6.4.2.3 - Un cas de coercion ?

La question qui se pose alors est celle d’une éventuelle polysémie du mot pluie : dans les exemples ‘«’ ‘ temporels ’», on aurait pluie1 où il désigne le phénomène météorologique de précipitations et dans les exemples ‘«’ ‘ spatiaux ’», on aurait pluie2 où le même lexème désigne l’événement temporel. A notre avis, ce n’est pas nécessaire. On peut se passer de la notion de polysémie en acceptant l’hypothèse de Pustejovsky (1995) selon laquelle le lexique est génératif : comme on l’a expliqué au chapitre 2, selon cet auteur, les mots peuvent avoir un nombre potentiellement indéfini de sens en contexte, tandis que le nombre de sens dans le lexique reste limité.

Ainsi, on peut tout simplement considérer que ce lexème (pluie) possède dans sa structure sémantique (ses qualia) la notion de la durée qui est activée dans certains contextes (au sens générativiste 134 ). C’est d’ailleurs pourquoi on peut dire avant/après la pluie. D’ailleurs, la pluie est plus un événement qu’un objet (voir la définition de l’un et de l’autre chez Casati & Varzi 1999, 172), mais elle a quand même certaines caractéristiques des objets : ses parties constituantes, les gouttes d’eau, sont des objets qu’on peut percevoir. En cela, elle diffère d’entités comme la tempête ou l’orage.

Dans le cas non marqué, avec la préposition na et des verbes spatialement dynamiques, la nature physique de la pluie est mise au premier plan (sa temporalité est, disons-le, marginalisée). Dans le cas marqué, à cause du dynamisme de la préposition po qui présuppose l’écoulement du temps, on fait abstraction de sa nature matérielle : elle est interprétée comme une durée où a lieu un événement. La relation de coïncidence temporelle vaut dans ce cas entre a) l’intervalle non borné où le processus statique a lieu et b) l’intervalle non-borné où il pleut.
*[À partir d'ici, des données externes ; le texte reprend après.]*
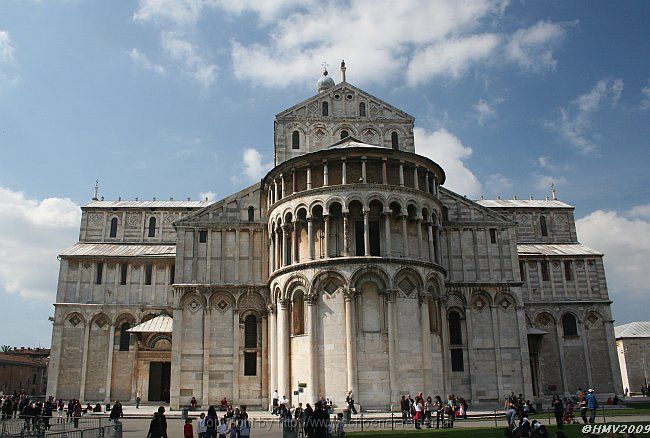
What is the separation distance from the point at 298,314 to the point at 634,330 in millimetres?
46510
Si l’on suit la théorie de Pustejovsky (1995), on peut se demander de quel mécanisme génératif il s’agit ici. Cela n’est certainement pas un cas de coercion, i.e. l’opération sémantique qui convertit un argument d’un certain type syntaxique au type qui est donné par sa fonction pour éviter d’obtenir comme résultat une erreur de type (a type error result, Pustejovsky, 1995, 107). Par exemple, le nom devient un syntagme prédicatif, car c’est la fonction que demande le verbe 135 . Voilà pourquoi on peut dire : He has finished the book (il a fini le livre), sans expliciter le verbe (lire) (l’argument typique du verbe to finish — finir— est un groupe verbal et non un groupe nominal). Grâce à ce mécanisme, les mots peuvent prendre un nombre potentiellement infini de sens selon le contexte, réduisant ainsi le nombre de sens stockés dans le lexique. Rappelons que, dans le chapitre précédent, nous avons analysé la coercion dans les prépositions spatio-temporelles.
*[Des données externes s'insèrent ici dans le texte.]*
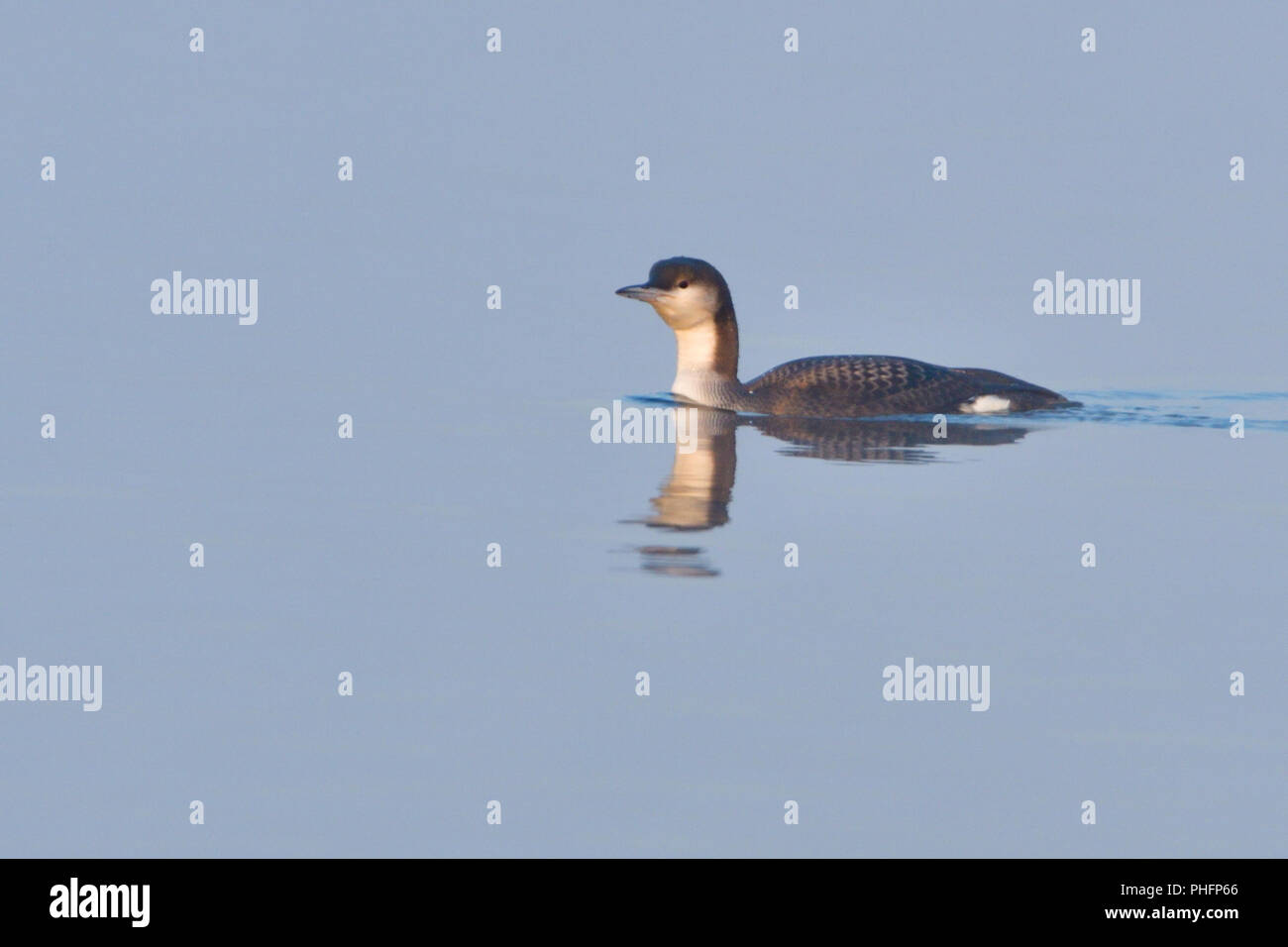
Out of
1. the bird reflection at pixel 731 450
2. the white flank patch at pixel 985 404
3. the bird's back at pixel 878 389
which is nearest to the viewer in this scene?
the bird reflection at pixel 731 450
Passons à une hypothèse qui semble logique : on pourrait considérer que la préposition po (dans le cas du serbe) ou l’absence de l’article (en bulgare), responsables de la lecture temporelle, exercent une sorte de coercion sur des SN comme mrak, sunce, tumno (obscurité, soleil, obscurité). Plus précisément, on peut imaginer que ces entités spatiales, grâce au mécanisme de coercion, deviennent des entités temporelles. Or, il faut se rendre compte que le changement sémantique effectué avec po n’est pas du tout de même nature que le changement de type dans le cas des prépositions avant et après 136 .Notons qu’à la différence de prépositions comme avant et après,la préposition po ne peut jamais avoir comme argument un SV (en français on a avant que, après que) et ne joue jamais le rôle de conjonction 137 . Donc, les arguments de po ne changent jamais de type dans le sens où un SN deviendrait un SV. De plus, la préposition po n’effectue pas le changement à elle seule. Elle le fait lorsqu’elle est utilisée avec des verbes spatialement statiques.
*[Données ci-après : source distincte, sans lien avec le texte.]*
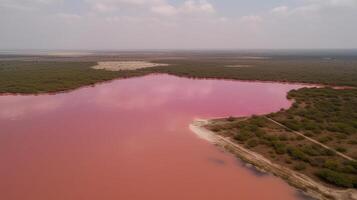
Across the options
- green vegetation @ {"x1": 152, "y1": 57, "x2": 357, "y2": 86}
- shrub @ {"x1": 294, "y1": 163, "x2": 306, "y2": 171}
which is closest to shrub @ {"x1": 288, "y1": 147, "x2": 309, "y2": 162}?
shrub @ {"x1": 294, "y1": 163, "x2": 306, "y2": 171}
Quant à l’absence d’article, elle ne peut pas non plus transformer un SN en SV. Donc ici l’argument reste un SN, mais son interprétation change. Ce qui reste consistant avec les principes du Lexique Génératif, c’est que les mots en question doivent avoir dans leur structure de qualia la possibilité d’être interprétés comme des entités temporelles. En fait, l’opération sémantique que nous analysons ici est plus proche (mais pas identique) à ce que Pustejovsky (1995) appelle le liage sélectif (selective binding)et qui explique la polysémie des adjectifs. L’adjectif est capable de faire une interprétation sélective d’une expression qui fait partie des qualia (cf. chapitre 2) de la tête lexicale du SN. C’est ainsi que l’on obtient, par exemple, les différents sens de l’adjectif grand : grand homme, grande valise, grande chanteur, grande fille, etc. Donc le sens de grand est déterminé par la sémantique (par les qualia) des substantifs qu’il modifie. De même, dans le cas de phrases prépositionnelles (dont la tête est une préposition et l’élément dépendant un substantif), l’interprétation du substantif dépend de la préposition qui le commande. A notre avis, c’est la préposition ou la présence/absence de l’article qui active un certain quale de l’ensemble de qualia que le mot possède.

Notes
134.

On pense au contexte purement linguistique, aux mots qui se trouvent dans la même phrase.

135.

A titre d’exemple : Axel aime les romans. Dans cette phrase, grâce à la coercion, le groupe nominal les romans est élevé au statut de prédicat (ou de syntagme verbal) : il signifie lire les romans. C’est possible parce que le verbe aimer demande comme argument un groupe verbal.

136.

Dans ce cas, on a des NP (comme une délicieuse tasse de chocolat chaud) qui jouent le rôle de VP (après avoir bu une délicieuse tasse de chocolat chaud.)

137.

On peut par dire : Moja beba spava po pada kisa (Mon bébé dort po pluie tombe). On dit Moja beba spava KADA pada kisa (mon bébé dort quand pluie tombe).